## Required action
At the line containing "else if(o.layers) c=o.layers;", begin retyping, and continue word for word until the records below run out.
══ Data for review ══
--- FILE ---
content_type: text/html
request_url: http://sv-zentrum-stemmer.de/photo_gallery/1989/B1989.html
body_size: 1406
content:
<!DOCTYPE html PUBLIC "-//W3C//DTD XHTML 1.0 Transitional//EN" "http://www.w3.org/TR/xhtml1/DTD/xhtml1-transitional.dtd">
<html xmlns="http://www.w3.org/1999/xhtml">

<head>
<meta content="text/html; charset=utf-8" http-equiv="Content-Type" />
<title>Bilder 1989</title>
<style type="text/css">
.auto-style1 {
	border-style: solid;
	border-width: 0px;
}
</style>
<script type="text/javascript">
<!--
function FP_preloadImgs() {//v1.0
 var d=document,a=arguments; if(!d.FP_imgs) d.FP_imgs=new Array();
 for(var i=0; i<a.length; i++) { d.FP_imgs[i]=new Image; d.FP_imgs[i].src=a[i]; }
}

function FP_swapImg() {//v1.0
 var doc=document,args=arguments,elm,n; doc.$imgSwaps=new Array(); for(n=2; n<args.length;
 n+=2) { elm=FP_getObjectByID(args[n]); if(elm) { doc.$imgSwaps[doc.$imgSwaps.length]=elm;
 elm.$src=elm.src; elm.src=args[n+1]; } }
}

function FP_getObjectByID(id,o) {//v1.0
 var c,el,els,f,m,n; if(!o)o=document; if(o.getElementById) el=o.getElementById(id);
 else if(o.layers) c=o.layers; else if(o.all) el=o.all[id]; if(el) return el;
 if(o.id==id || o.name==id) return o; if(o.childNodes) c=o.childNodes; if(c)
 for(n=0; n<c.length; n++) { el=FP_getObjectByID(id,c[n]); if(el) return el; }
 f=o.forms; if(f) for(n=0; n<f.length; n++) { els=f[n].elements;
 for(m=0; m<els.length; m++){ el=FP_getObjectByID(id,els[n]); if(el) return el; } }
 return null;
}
═══
## Result
 else if(o.layers) c=o.layers; else if(o.all) el=o.all[id]; if(el) return el;
 if(o.id==id || o.name==id) return o; if(o.childNodes) c=o.childNodes; if(c)
 for(n=0; n<c.length; n++) { el=FP_getObjectByID(id,c[n]); if(el) return el; }
 f=o.forms; if(f) for(n=0; n<f.length; n++) { els=f[n].elements;
 for(m=0; m<els.length; m++){ el=FP_getObjectByID(id,els[n]); if(el) return el; } }
 return null;
}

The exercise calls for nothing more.